##### Data provided

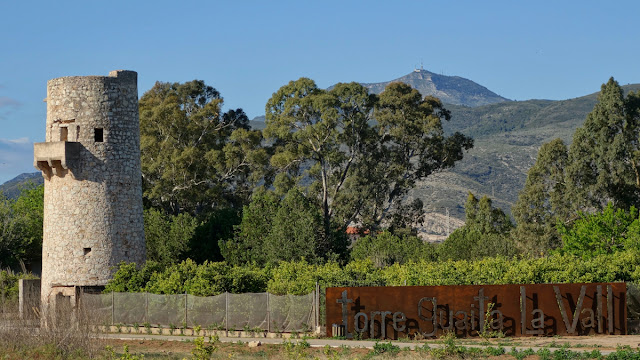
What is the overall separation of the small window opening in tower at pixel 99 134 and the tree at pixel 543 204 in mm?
36795

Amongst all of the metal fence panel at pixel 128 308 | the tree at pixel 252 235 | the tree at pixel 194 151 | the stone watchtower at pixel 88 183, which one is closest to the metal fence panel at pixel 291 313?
the metal fence panel at pixel 128 308

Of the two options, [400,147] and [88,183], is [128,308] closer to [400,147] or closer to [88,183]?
[88,183]

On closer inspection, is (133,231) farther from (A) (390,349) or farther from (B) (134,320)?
(A) (390,349)

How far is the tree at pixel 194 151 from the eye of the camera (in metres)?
61.5

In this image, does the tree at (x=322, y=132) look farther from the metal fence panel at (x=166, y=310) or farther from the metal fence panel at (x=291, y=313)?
the metal fence panel at (x=291, y=313)

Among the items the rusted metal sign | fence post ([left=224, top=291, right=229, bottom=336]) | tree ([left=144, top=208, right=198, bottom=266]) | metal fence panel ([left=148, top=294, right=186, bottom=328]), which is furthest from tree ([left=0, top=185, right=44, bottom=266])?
the rusted metal sign

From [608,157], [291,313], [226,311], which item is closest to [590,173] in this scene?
[608,157]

##########

#### Given instruction
Print the data above line for line without changing any wording, and leave the pictures out.

#### Result below
What is the overall separation of the small window opening in tower at pixel 99 134 and the tree at pixel 543 204 in mm?
36795

Amongst all of the metal fence panel at pixel 128 308 | the tree at pixel 252 235 | the tree at pixel 194 151 | the stone watchtower at pixel 88 183, which one is closest to the metal fence panel at pixel 291 313?
the metal fence panel at pixel 128 308

Of the two options, [400,147] and [88,183], is [128,308] closer to [400,147] or closer to [88,183]?
[88,183]

On closer inspection, is (133,231) farther from (A) (390,349) or farther from (B) (134,320)?
(A) (390,349)

How far is the tree at pixel 194 151 from the eye of the camera (in metres)?
61.5

In this image, does the tree at (x=322, y=132) look farther from the metal fence panel at (x=166, y=310) or farther from the metal fence panel at (x=291, y=313)?
the metal fence panel at (x=291, y=313)

Among the items the rusted metal sign | fence post ([left=224, top=291, right=229, bottom=336]) | tree ([left=144, top=208, right=198, bottom=266]) | metal fence panel ([left=148, top=294, right=186, bottom=328]), which is furthest from tree ([left=0, top=185, right=44, bottom=266])?
the rusted metal sign

From [608,157], [291,313], [226,311], which item is closest to [590,173] in this scene?
[608,157]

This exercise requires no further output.